Find each line in the items below that contains the string "Mark", matching case exactly, and copy those lines.

Outline labeling records:
** begin **

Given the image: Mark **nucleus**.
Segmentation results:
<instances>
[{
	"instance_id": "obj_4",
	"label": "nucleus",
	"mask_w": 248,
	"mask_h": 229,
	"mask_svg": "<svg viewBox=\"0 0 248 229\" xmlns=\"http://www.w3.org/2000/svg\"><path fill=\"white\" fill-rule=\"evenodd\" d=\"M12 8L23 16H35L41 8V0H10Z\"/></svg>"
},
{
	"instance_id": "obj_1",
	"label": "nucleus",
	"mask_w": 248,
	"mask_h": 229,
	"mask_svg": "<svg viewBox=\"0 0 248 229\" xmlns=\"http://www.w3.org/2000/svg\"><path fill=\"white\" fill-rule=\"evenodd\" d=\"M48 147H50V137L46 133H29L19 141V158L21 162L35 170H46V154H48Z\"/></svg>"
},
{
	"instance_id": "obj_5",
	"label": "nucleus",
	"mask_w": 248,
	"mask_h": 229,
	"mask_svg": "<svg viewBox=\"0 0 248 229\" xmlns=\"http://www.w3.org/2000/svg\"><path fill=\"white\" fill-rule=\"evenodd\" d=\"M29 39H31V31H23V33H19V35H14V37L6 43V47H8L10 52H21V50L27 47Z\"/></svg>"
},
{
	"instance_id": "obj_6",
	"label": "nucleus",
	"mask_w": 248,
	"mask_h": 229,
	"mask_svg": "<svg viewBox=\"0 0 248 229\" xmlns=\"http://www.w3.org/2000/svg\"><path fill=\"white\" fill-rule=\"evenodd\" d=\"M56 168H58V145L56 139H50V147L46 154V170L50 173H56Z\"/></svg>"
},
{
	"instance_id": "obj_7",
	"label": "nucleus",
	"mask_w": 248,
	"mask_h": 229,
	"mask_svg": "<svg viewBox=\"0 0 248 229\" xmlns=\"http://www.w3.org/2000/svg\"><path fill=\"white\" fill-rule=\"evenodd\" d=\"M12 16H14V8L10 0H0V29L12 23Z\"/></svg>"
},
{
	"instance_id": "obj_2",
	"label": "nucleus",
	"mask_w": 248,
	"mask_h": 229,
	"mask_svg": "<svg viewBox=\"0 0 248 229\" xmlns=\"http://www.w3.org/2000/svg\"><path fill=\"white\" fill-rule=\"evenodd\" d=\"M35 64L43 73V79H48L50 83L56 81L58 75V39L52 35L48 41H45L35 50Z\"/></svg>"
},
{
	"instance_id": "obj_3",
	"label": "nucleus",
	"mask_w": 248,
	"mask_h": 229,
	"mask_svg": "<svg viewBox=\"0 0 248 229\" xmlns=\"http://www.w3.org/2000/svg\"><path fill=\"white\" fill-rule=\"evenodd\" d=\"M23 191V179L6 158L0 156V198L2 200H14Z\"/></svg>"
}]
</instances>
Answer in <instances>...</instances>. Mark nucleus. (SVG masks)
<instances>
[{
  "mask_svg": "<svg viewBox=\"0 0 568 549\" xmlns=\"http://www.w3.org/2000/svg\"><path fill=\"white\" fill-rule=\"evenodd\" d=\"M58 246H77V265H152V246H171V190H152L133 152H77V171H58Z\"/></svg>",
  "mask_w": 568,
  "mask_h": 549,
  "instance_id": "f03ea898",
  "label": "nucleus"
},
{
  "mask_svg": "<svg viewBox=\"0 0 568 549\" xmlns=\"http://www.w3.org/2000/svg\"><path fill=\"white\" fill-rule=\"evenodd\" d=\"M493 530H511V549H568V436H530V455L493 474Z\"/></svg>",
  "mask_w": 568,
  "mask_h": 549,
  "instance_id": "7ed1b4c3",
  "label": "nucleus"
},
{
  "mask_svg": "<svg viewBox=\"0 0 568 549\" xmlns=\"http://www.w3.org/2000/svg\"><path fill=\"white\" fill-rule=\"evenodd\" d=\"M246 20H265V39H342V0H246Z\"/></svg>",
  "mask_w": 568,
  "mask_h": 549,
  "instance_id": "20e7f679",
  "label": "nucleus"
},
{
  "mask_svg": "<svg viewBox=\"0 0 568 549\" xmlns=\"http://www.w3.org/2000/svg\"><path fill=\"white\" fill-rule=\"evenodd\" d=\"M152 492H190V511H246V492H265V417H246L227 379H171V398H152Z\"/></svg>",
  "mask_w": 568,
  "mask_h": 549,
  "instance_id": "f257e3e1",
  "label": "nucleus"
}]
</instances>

** end **

== Reply to the task ==
Given the image: Mark **nucleus**.
Answer in <instances>...</instances>. Mark nucleus. (SVG masks)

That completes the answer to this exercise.